The report says the labor market also will be upended over the next decade by the government's investments in green technology. There will also be a growing demand for health-care workers as the U.S. population ages. It said these trends will converge with advancements in artificial intelligence to increase demand for some existing jobs, create new jobs for new industries and make other jobs obsolete.

Today's low-wage workers are the most vulnerable to job losses by 2030 across all categories, according to the McKinsey report. It finds that workers earning less than $38,200 could account for almost 80% of all potential career transitions in that period. This means that retail salespeople, cashiers and other low-wage workers -- among whom a larger proportion are women -- are particularly vulnerable.

Although advances in artificial intelligence will make some jobs obsolete, it also could have some positive effects on existing jobs and create new work opportunities, according to the report. For white-collar workers, automation could mean less time doing rote or technical tasks, and more time spent on creative or strategic work that artificial intelligence cannot do. The report finds that lawyers and civil engineers are among the workers who stand to benefit most. But workers in manual fields, such as health care or agriculture, do tasks that cannot be automated as easily.

"We see generative AI enhancing the way STEM, creative, and business and legal professionals work rather than eliminating a significant number of jobs outright," the authors wrote.

But these fields are male-dominated. According to the U.S. Bureau of Labor Statistics, in 2022, women accounted for only 17.1% of civil engineers and 38.5% of lawyers.

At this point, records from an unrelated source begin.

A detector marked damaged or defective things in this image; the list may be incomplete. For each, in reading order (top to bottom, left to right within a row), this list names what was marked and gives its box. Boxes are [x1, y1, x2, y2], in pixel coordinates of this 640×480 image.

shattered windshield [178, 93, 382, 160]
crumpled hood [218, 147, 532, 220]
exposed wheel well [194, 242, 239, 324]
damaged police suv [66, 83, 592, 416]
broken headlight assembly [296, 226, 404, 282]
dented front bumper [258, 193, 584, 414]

While new technologies are expected to create new jobs, those jobs may not all be desirable, said Kerry McInerney, a research fellow at the Leverhulme Center for the Future of Intelligence at Cambridge University. Workers who are more likely to be in low-paying jobs with long hours or difficult conditions today could in the future "get pushed into areas like data labeling," which is the process of adding labels to videos, images or audio that teach machine learning models to recognize what is in them. Those jobs "can be psychologically very harmful," because of the nature of the material that has to be identified, McInerney said.

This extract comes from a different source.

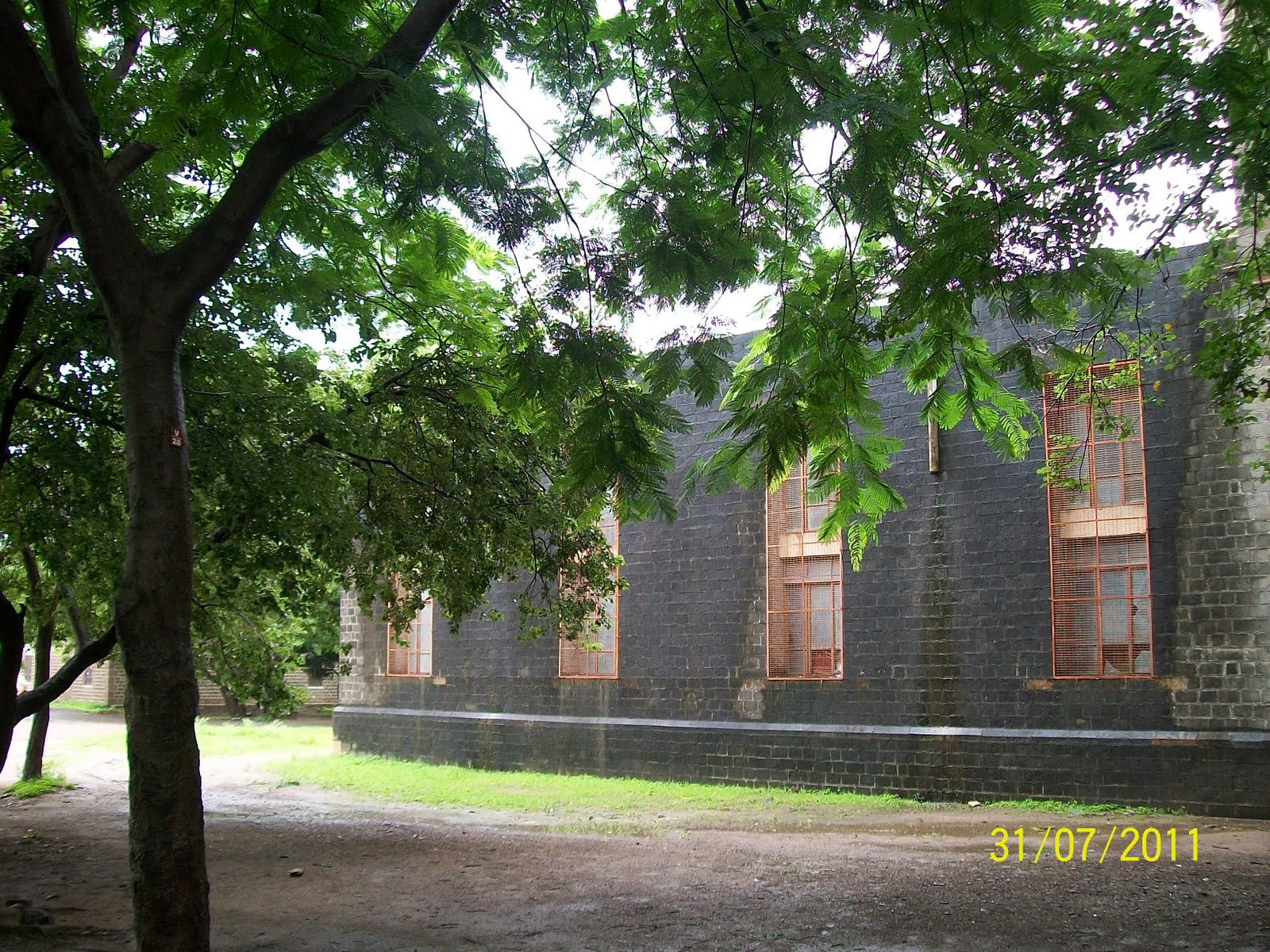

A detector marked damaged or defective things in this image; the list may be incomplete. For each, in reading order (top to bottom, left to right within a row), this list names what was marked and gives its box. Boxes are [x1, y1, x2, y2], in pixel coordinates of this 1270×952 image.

The findings align with existing research showing that women will be affected by the waves of workforce automation differently from men.

An analysis of Goldman Sachs data published in April by Mark McNeilly, a marketing professor at the University of North Carolina at Chapel Hill's Kenan-Flagler Business School, and Paige Smith, an MBA candidate at the school, found that 8 in 10 female workers in the United States, compared to 6 in 10 men, have jobs that are "highly exposed" to automation, meaning that over a quarter of their tasks can be automated by generative AI.

The report suggests that training and retraining workers in the skills of the future will be a major challenge for employers. It also could be an opportunity, they argue, to "recruit from populations that are often overlooked," such as older workers, workers without college degrees, workers with disabilities or employment gaps, and those who have been incarcerated.

Employers also could use AI to find and hire these kinds of candidates, the report suggests.

But research on the current use of artificial intelligence in hiring suggests that AI "doesn't grapple very well with different kinds of life experiences, different patterns of coming in to work," McInerney says. It may ask a candidate who has just had a baby what she does in her spare time, for instance, and rank that candidate on the basis of her answer without taking into account that the candidate may not have as much time for hobbies, she said.

Automated hiring systems that are based on AI may be able to find candidates with nontraditional backgrounds, she said, "but they're not necessarily going to treat them equitably."